Selected tumor-specific mutations (range: 21-45 per patient) were analyzed in mature PB populations (CD19⁺ B-cells, CD3⁺ T-cells, CD56⁺ NK-cells, CD14⁺ monocytes) for 7 aNHL and 7 iNHL (all FL) cases. Strikingly, lymphoma-specific mutations were detected in 6 out of 7 FL cases, with 58% of screened mutations found in at least one cell fraction, compared to only 1% in aNHLs. Mutations were mainly detected in B-cells (8.3%-92.9%; VAF_med 2-34%), with one patient harboring low VAF mutations in T-cells (VAF_med 3.5%). Next, we analyzed hematopoietic stem/progenitor cells (HSPCs) from FL patients in the BM. We excluded B-cells displaying light chain expression matching the lymphoma phenotype to account for potential circulating FL cells. Mutation fractions increased from CD34⁺/C38^-/CD45RA^- multipotent progenitors (3%; VAF_med 1.3%) to CD34⁺/CD38^-/CD45RA⁺ lymphoid progenitors (31%; VAF_med 4%), CD34^-/CD38⁺/CD19⁺ pre B-cells (42%; VAF_med 8%) and B-cells (49%; VAF_med 24.4%). We identified three potential FL origins: 4 patients had mutated multipotent or lymphoid progenitors, 2 patients showed mutation acquisition in committed pre- or mature B-cells, and 1 case had no detected mutations, suggesting all mutations were gained at a single stage of maturation, similar to aNHL. Early mutations in HSPCs affected lymphoma-associated genes i.e. KMT2D, IGLL5, BTG2 and GNAI2. We conducted single-cell RNA sequencing combined with genotyping of selected mutations by long-read sequencing (nanoranger) of BM from FL patients with suspected HSPC involvement. This allowed us to confirm the presence of early mutations in HSPCs (1.5-30% mutated out of 354 genotyped cells).

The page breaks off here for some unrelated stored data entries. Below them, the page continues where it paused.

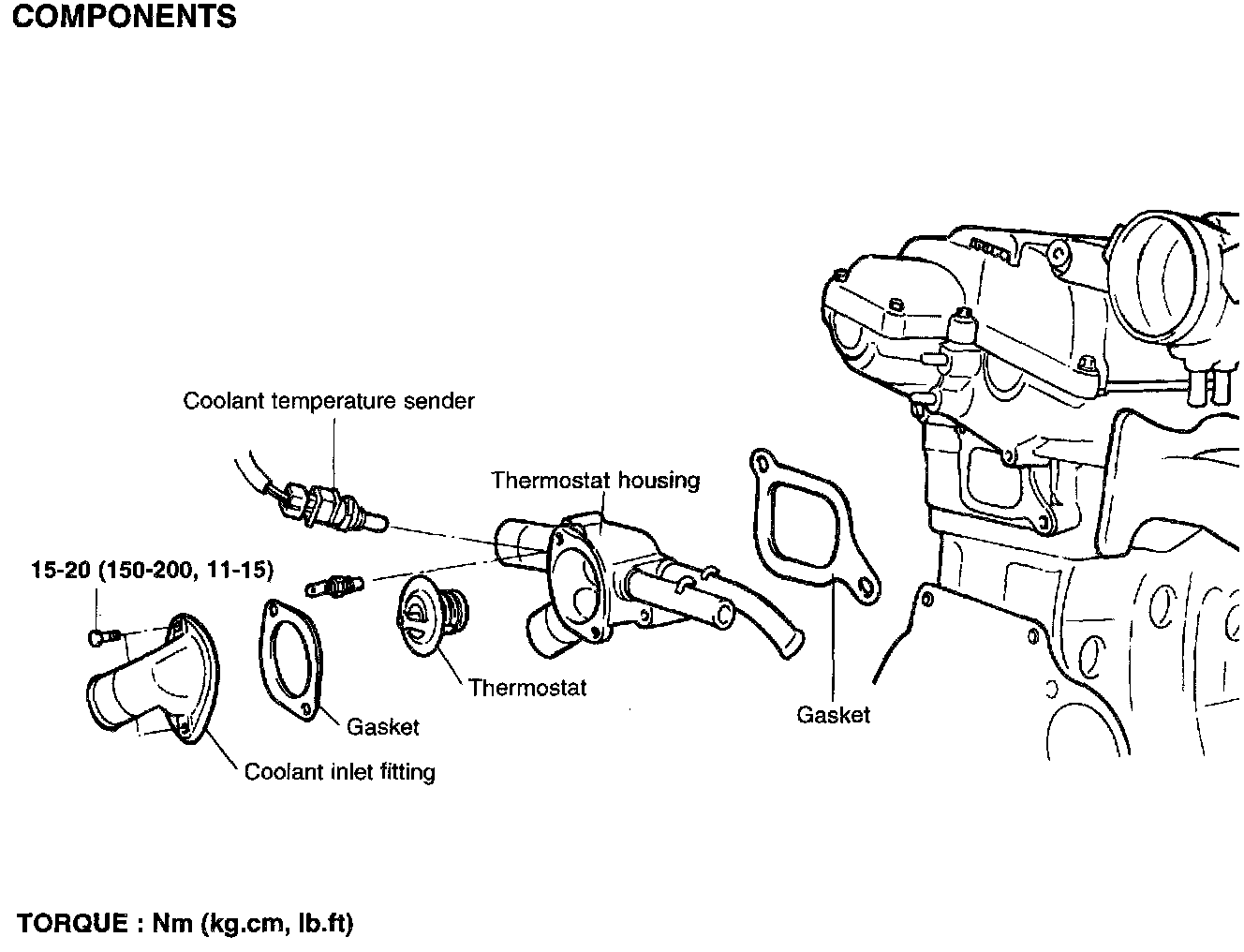 COMPONENTS

Coolant temperature sender

Thermostat housing

15-20 (150-200, 11-15)

Thermostat

Gasket

Gasket

Coolant inlet fitting

TORQUE : Nm (kg.cm, lb.ft)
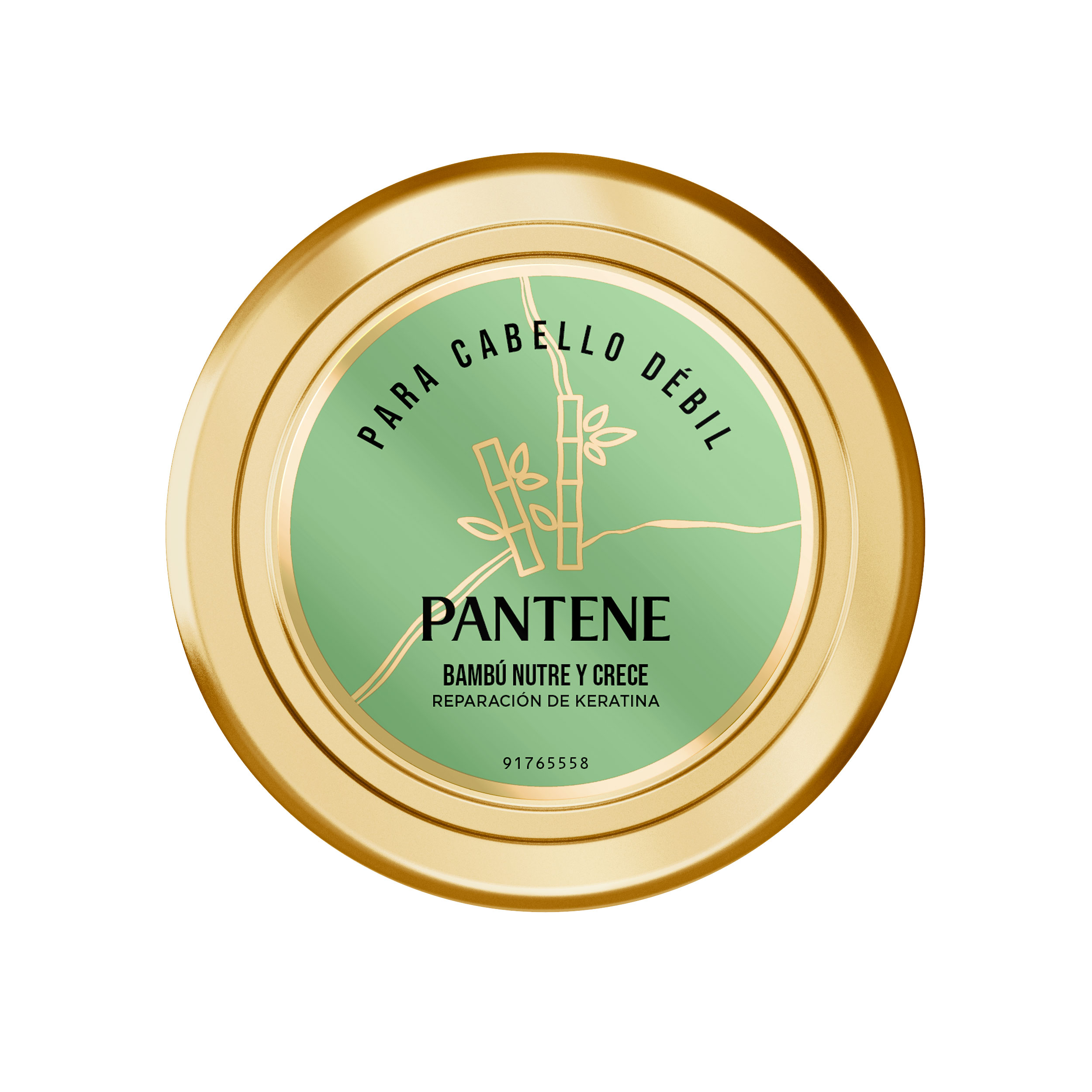 PARA CABELLO DÉBIL

PANTENE

BAMBÚ NUTRE Y CRECE
REPARACIÓN DE KERATINA

91765558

Our study demonstrates that, unlike aNHL, FL is often preceded by CH and the accumulation of somatic mutations in the normal HSPC compartment, setting the stage for neoplastic transformation. By identifying mutated HSPCs we lay ground for the characterization of FL-initiating cells, which may provide new opportunities for their therapeutic targeting.